[Data pulled from a collection]
-=-=-
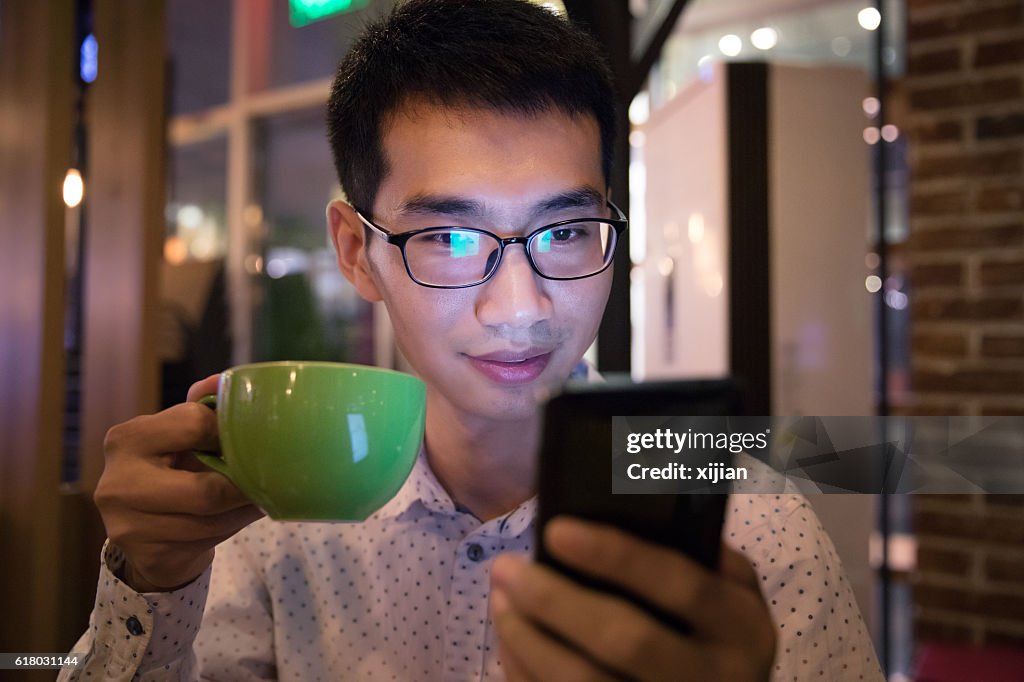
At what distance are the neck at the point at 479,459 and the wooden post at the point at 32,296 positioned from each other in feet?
1.15

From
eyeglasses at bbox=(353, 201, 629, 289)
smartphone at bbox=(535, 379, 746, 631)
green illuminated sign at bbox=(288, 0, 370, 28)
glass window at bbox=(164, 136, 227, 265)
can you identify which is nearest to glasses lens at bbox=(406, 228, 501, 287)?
eyeglasses at bbox=(353, 201, 629, 289)

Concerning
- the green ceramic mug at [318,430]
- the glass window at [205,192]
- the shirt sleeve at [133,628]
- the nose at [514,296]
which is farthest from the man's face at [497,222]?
the glass window at [205,192]

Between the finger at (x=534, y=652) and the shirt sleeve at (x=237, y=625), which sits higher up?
the finger at (x=534, y=652)

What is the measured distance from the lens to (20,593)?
686 mm

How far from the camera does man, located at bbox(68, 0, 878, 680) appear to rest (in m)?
0.49

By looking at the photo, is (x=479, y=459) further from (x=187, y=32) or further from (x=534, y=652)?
(x=187, y=32)

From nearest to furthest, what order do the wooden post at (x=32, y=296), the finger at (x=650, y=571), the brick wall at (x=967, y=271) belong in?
the finger at (x=650, y=571) → the wooden post at (x=32, y=296) → the brick wall at (x=967, y=271)

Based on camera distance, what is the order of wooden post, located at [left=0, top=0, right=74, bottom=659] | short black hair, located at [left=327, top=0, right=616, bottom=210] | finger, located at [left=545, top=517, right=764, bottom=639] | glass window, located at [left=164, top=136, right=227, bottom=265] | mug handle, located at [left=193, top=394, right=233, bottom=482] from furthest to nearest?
glass window, located at [left=164, top=136, right=227, bottom=265] < wooden post, located at [left=0, top=0, right=74, bottom=659] < short black hair, located at [left=327, top=0, right=616, bottom=210] < mug handle, located at [left=193, top=394, right=233, bottom=482] < finger, located at [left=545, top=517, right=764, bottom=639]

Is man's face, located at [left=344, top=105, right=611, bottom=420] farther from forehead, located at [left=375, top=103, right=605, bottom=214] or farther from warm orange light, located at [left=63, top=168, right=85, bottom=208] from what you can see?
warm orange light, located at [left=63, top=168, right=85, bottom=208]

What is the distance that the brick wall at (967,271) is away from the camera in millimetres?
1700

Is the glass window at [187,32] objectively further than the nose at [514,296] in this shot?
Yes

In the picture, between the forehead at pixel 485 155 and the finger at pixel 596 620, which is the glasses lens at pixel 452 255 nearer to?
the forehead at pixel 485 155

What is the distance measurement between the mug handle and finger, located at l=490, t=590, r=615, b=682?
0.20 meters

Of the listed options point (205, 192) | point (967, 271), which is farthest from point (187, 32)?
point (205, 192)
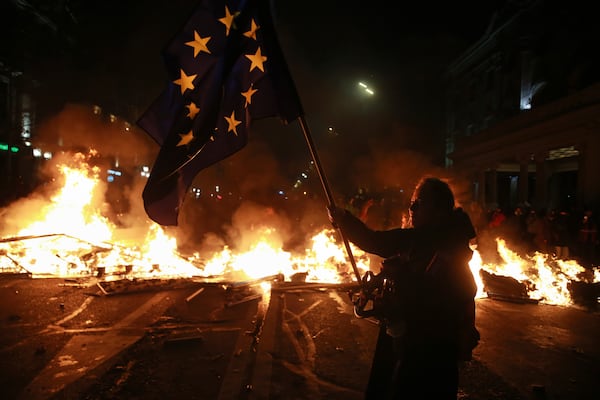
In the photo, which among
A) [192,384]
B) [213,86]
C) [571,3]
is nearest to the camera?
[213,86]

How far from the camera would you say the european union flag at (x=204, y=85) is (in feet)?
10.0

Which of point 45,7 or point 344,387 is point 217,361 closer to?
point 344,387

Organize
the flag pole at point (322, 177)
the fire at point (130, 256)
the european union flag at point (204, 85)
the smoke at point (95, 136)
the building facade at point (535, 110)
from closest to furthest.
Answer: the flag pole at point (322, 177) < the european union flag at point (204, 85) < the fire at point (130, 256) < the building facade at point (535, 110) < the smoke at point (95, 136)

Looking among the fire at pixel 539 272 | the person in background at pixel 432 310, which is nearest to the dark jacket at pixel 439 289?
the person in background at pixel 432 310

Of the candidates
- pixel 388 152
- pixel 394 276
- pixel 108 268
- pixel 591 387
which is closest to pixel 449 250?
pixel 394 276

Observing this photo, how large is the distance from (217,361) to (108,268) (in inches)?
240

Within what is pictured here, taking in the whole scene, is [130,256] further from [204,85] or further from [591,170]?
[591,170]

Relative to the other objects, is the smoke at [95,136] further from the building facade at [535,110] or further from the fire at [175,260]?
the building facade at [535,110]

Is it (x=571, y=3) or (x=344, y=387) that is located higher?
(x=571, y=3)

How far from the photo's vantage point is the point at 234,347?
15.2 feet

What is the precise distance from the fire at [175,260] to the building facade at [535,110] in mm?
6763

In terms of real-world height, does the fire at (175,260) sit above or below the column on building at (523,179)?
below

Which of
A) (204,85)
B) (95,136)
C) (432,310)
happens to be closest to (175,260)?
(204,85)

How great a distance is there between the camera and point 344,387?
374 centimetres
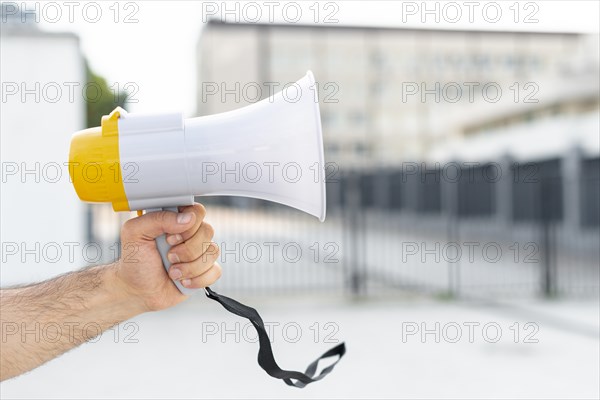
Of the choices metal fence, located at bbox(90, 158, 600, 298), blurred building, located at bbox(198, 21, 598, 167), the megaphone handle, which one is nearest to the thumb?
the megaphone handle

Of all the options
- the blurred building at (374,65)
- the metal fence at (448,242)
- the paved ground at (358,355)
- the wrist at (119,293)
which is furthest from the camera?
the blurred building at (374,65)

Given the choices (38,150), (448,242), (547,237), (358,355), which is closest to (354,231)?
(448,242)

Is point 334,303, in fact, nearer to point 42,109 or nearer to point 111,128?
point 42,109

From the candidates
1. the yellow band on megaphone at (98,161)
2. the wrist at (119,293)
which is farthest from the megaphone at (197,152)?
the wrist at (119,293)

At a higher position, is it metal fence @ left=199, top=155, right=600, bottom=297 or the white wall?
the white wall

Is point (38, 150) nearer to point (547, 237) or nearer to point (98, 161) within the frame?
point (98, 161)

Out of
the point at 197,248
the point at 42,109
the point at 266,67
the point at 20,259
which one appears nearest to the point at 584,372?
the point at 197,248

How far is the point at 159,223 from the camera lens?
184 cm

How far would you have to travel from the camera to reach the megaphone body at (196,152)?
5.76 feet

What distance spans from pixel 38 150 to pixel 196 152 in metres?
5.26

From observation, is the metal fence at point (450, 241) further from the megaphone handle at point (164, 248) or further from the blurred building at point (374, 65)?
the blurred building at point (374, 65)

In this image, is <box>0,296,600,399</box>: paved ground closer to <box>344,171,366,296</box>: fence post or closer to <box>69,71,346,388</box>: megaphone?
<box>344,171,366,296</box>: fence post

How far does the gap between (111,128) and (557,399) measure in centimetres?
391

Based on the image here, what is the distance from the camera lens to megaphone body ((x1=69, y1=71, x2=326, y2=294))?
1.75m
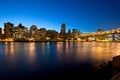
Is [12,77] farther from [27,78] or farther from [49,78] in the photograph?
[49,78]

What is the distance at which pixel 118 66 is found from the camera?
8742 millimetres

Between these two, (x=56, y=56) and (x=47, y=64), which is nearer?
(x=47, y=64)

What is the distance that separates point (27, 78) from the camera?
40.8ft

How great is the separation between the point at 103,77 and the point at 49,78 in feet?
11.8

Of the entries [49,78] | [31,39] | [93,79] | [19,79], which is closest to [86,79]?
[93,79]

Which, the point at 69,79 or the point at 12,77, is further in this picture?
the point at 12,77

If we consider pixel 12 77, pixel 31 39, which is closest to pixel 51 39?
pixel 31 39

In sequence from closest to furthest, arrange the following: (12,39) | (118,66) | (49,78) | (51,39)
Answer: (118,66) → (49,78) → (12,39) → (51,39)

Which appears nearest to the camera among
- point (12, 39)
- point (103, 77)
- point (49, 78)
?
point (103, 77)

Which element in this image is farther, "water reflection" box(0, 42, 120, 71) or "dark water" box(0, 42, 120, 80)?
"water reflection" box(0, 42, 120, 71)

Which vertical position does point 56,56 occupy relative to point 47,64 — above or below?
below

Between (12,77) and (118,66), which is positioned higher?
(118,66)

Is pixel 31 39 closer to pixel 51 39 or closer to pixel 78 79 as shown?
pixel 51 39

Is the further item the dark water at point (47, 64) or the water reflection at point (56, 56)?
the water reflection at point (56, 56)
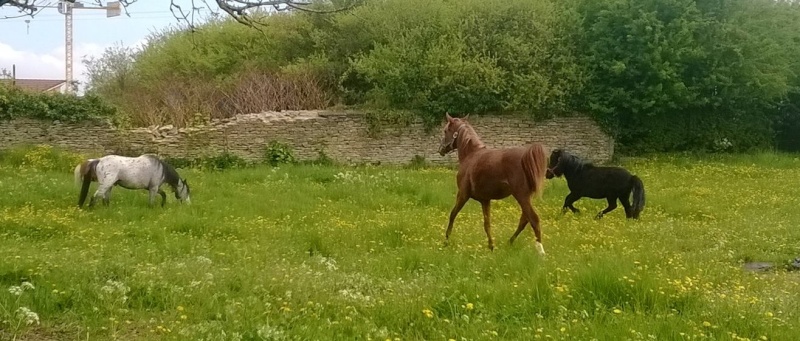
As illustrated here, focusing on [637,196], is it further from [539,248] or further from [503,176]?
[539,248]

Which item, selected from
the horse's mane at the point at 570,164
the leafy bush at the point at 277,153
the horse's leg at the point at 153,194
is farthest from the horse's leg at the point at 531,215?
the leafy bush at the point at 277,153

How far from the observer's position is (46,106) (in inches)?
912

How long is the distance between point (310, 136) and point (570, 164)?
1204 centimetres

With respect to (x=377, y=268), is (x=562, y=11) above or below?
above

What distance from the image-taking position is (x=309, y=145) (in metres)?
24.1

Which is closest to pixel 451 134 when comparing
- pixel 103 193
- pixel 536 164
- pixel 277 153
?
pixel 536 164

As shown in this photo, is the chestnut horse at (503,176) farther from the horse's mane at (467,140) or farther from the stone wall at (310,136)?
the stone wall at (310,136)

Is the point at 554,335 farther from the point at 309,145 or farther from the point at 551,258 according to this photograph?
the point at 309,145

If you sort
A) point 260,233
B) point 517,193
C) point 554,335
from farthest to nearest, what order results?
1. point 260,233
2. point 517,193
3. point 554,335

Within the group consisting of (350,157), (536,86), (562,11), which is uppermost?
(562,11)

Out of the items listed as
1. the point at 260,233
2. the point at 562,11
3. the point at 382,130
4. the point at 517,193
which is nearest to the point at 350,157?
the point at 382,130

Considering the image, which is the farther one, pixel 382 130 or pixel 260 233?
pixel 382 130

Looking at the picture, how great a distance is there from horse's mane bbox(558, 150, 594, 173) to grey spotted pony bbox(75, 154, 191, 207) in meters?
6.82

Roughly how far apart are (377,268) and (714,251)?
15.3 ft
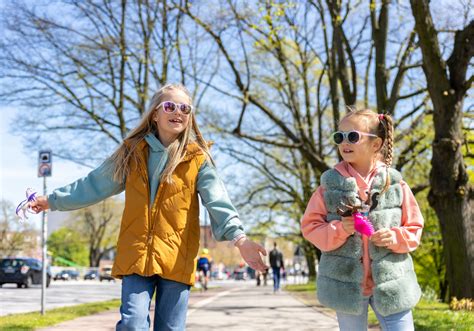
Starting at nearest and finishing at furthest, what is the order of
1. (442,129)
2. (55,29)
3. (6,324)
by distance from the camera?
(6,324), (442,129), (55,29)

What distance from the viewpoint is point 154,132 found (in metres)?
4.65

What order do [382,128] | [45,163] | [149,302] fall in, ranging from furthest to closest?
1. [45,163]
2. [382,128]
3. [149,302]

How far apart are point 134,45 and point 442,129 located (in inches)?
389

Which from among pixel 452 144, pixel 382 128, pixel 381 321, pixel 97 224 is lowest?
pixel 381 321

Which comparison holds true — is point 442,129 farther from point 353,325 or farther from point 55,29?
point 55,29

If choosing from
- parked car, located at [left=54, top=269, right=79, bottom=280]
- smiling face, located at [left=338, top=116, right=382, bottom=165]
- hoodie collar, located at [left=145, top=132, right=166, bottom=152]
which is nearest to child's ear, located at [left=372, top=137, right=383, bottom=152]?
smiling face, located at [left=338, top=116, right=382, bottom=165]

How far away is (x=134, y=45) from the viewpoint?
19500mm

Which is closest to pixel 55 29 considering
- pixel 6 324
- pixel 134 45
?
pixel 134 45

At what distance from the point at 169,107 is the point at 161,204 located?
0.63 m

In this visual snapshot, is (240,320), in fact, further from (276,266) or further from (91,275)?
(91,275)

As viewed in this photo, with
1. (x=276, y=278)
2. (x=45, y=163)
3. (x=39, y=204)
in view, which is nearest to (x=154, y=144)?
(x=39, y=204)

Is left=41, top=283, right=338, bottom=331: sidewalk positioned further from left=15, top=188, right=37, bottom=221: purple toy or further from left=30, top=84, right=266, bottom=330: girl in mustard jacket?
left=30, top=84, right=266, bottom=330: girl in mustard jacket

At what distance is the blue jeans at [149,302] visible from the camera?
13.1 ft

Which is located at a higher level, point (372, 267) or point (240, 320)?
point (372, 267)
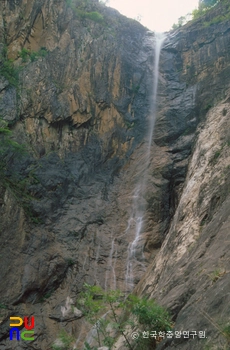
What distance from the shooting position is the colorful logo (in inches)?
492

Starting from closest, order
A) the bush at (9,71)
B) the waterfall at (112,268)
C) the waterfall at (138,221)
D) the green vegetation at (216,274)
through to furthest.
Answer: the green vegetation at (216,274), the waterfall at (112,268), the waterfall at (138,221), the bush at (9,71)

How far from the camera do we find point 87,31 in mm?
22672

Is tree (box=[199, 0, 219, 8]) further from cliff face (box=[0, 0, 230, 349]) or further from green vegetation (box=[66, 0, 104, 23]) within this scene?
green vegetation (box=[66, 0, 104, 23])

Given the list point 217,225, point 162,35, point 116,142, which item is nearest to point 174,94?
point 116,142

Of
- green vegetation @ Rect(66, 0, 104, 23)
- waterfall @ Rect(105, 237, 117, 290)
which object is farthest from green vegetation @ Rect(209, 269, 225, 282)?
green vegetation @ Rect(66, 0, 104, 23)

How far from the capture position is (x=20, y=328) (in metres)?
12.8

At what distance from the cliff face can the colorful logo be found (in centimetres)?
24

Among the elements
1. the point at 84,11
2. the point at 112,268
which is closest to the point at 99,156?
the point at 112,268

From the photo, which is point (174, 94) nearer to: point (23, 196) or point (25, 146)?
point (25, 146)

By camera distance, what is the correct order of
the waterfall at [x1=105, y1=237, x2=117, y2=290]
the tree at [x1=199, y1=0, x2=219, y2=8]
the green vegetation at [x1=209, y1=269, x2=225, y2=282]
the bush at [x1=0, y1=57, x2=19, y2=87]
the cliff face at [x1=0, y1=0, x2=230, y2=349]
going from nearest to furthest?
the green vegetation at [x1=209, y1=269, x2=225, y2=282] → the cliff face at [x1=0, y1=0, x2=230, y2=349] → the waterfall at [x1=105, y1=237, x2=117, y2=290] → the bush at [x1=0, y1=57, x2=19, y2=87] → the tree at [x1=199, y1=0, x2=219, y2=8]

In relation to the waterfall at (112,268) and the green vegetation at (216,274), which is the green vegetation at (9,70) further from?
the green vegetation at (216,274)

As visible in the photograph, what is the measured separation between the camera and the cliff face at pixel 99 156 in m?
12.2

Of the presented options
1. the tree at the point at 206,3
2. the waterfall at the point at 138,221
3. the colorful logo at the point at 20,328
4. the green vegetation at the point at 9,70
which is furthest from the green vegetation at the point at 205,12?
the colorful logo at the point at 20,328

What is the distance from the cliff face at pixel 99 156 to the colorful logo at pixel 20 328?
237 millimetres
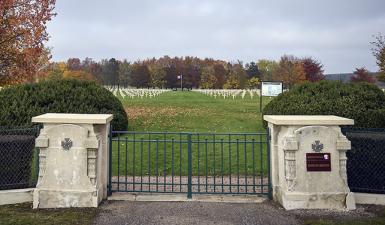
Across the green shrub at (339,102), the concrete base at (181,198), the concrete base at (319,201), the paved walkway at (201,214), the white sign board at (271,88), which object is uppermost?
the white sign board at (271,88)

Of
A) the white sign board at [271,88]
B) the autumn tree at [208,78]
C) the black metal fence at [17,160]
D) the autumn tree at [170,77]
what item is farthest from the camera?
the autumn tree at [170,77]

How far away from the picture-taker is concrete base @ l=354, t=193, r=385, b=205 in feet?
20.5

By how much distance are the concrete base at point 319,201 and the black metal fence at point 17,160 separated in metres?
4.71

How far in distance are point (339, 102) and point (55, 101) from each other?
8.90 meters

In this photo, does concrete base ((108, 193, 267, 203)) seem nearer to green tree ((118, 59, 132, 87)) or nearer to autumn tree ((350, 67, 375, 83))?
autumn tree ((350, 67, 375, 83))

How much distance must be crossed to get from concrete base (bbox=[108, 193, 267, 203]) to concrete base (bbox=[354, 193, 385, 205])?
5.56 feet

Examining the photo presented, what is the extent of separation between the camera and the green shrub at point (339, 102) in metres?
9.85

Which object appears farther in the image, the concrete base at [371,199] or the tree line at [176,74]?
the tree line at [176,74]

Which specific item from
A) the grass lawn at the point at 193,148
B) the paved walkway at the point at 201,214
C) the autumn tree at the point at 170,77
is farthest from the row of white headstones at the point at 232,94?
the autumn tree at the point at 170,77

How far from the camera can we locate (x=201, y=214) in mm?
5688

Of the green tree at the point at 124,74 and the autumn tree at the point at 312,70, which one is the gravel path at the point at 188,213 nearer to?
the autumn tree at the point at 312,70

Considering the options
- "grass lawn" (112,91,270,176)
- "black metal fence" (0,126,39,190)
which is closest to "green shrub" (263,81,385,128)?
"grass lawn" (112,91,270,176)

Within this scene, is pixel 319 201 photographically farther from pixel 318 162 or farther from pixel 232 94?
pixel 232 94

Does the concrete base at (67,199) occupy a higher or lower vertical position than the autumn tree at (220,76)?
lower
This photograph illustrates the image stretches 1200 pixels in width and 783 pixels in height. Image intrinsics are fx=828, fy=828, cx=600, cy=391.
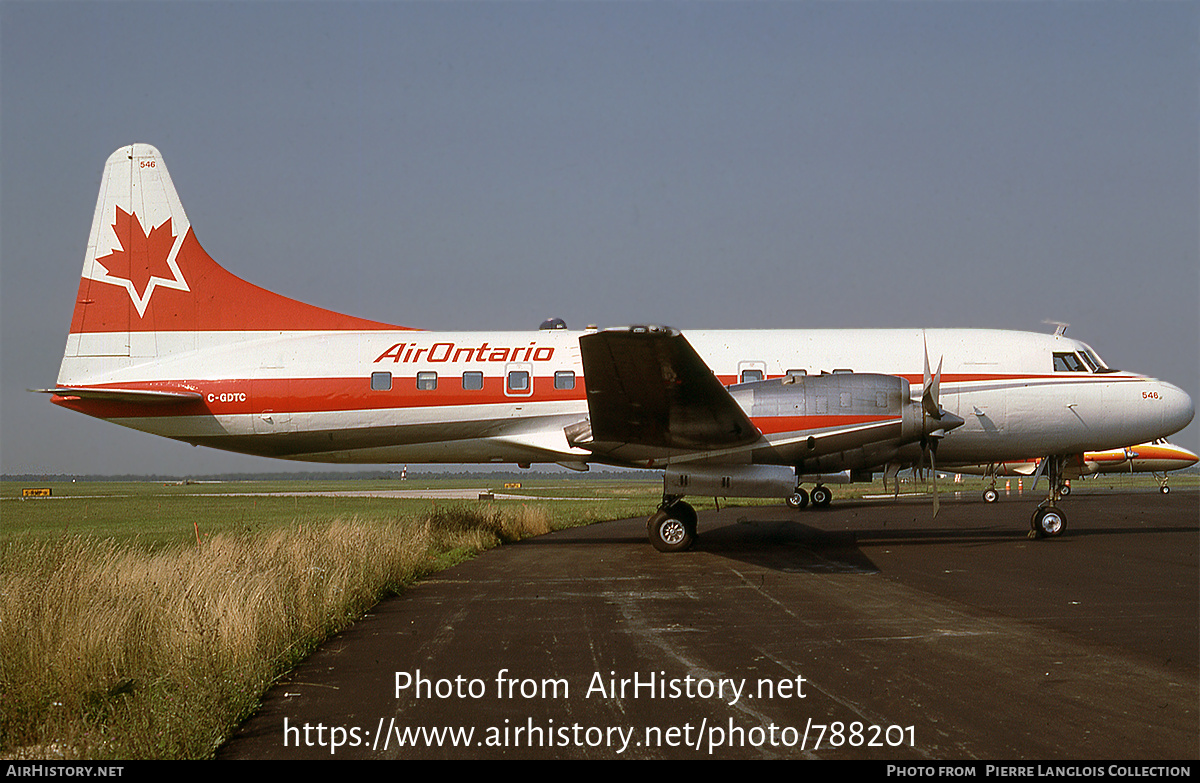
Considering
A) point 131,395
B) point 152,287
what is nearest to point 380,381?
point 131,395

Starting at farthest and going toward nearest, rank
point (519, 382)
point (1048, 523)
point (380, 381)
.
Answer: point (1048, 523), point (380, 381), point (519, 382)

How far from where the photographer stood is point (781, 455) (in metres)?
15.5

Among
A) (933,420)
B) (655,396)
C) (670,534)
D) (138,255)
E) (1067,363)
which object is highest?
(138,255)

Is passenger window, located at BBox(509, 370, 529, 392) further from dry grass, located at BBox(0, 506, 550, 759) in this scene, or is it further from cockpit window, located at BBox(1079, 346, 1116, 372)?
cockpit window, located at BBox(1079, 346, 1116, 372)

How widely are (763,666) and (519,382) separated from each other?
427 inches

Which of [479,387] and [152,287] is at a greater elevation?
[152,287]

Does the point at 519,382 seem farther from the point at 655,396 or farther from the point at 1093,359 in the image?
the point at 1093,359

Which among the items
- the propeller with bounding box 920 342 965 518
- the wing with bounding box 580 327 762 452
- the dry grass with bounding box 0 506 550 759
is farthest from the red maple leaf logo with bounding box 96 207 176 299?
the propeller with bounding box 920 342 965 518

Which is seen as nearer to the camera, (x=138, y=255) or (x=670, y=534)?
(x=670, y=534)

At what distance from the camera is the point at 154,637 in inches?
303

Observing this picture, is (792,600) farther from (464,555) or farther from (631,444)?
(464,555)

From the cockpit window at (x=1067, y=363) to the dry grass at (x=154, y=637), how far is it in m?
14.8

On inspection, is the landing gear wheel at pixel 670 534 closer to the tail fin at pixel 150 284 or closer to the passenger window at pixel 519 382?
the passenger window at pixel 519 382

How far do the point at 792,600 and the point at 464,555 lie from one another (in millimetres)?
8302
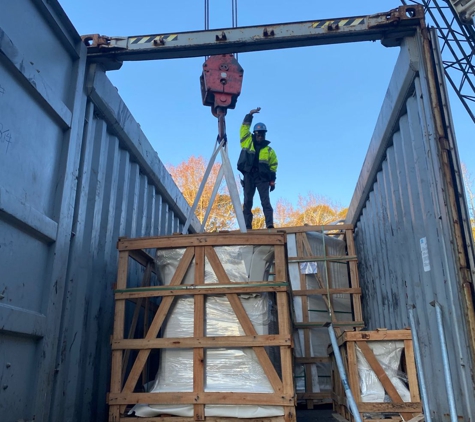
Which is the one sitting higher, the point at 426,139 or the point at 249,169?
the point at 249,169

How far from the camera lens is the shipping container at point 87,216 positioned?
110 inches

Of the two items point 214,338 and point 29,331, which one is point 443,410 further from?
point 29,331

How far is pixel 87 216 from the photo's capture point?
12.5ft

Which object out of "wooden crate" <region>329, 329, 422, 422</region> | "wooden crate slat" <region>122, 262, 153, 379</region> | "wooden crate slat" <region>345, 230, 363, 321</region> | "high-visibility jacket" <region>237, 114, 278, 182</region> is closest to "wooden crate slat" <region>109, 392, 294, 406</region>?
"wooden crate slat" <region>122, 262, 153, 379</region>

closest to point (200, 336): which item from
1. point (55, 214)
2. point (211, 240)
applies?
point (211, 240)

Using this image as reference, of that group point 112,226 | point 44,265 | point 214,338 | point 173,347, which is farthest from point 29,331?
point 112,226

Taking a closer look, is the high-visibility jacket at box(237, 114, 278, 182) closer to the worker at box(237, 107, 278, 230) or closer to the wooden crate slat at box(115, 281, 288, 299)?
the worker at box(237, 107, 278, 230)

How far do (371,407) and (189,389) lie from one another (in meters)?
1.50

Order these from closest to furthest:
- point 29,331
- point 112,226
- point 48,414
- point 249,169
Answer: point 29,331 → point 48,414 → point 112,226 → point 249,169

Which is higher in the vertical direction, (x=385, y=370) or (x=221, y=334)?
(x=221, y=334)

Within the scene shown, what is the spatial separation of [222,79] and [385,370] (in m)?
3.17

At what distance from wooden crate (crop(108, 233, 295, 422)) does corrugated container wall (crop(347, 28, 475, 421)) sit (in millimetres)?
1142

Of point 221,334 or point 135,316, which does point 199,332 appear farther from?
point 135,316

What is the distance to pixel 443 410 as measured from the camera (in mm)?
-=-=-
* AIM OF THE EXERCISE
Extract the lines of the records verbatim, starting at the beginning of the records and ending with the line that contains "the finger at (x=650, y=571) →". Omit the pictures.

* WRITTEN SOLUTION
At what distance are the neck at the point at 479,459 and the wooden post at the point at 32,296 positioned from each other in feet?
1.15

From
eyeglasses at bbox=(353, 201, 629, 289)
smartphone at bbox=(535, 379, 746, 631)
green illuminated sign at bbox=(288, 0, 370, 28)
glass window at bbox=(164, 136, 227, 265)
can you identify which is nearest to glasses lens at bbox=(406, 228, 501, 287)?
eyeglasses at bbox=(353, 201, 629, 289)

Concerning
- the green ceramic mug at [318,430]
- the glass window at [205,192]
- the shirt sleeve at [133,628]
- the nose at [514,296]
which is farthest from the man's face at [497,222]?
the glass window at [205,192]

Between the finger at (x=534, y=652) and the shirt sleeve at (x=237, y=625), which sits higher up?
the finger at (x=534, y=652)

What is the measured distance from the lens to (20,593)?
686 mm

How far from the camera does man, located at bbox(68, 0, 878, 680) appear to rest (in m)?
0.49

By looking at the photo, is (x=479, y=459) further from (x=187, y=32) or further from (x=534, y=652)?
(x=187, y=32)

From nearest to furthest, what order do the wooden post at (x=32, y=296), the finger at (x=650, y=571), the brick wall at (x=967, y=271) belong in?
the finger at (x=650, y=571) → the wooden post at (x=32, y=296) → the brick wall at (x=967, y=271)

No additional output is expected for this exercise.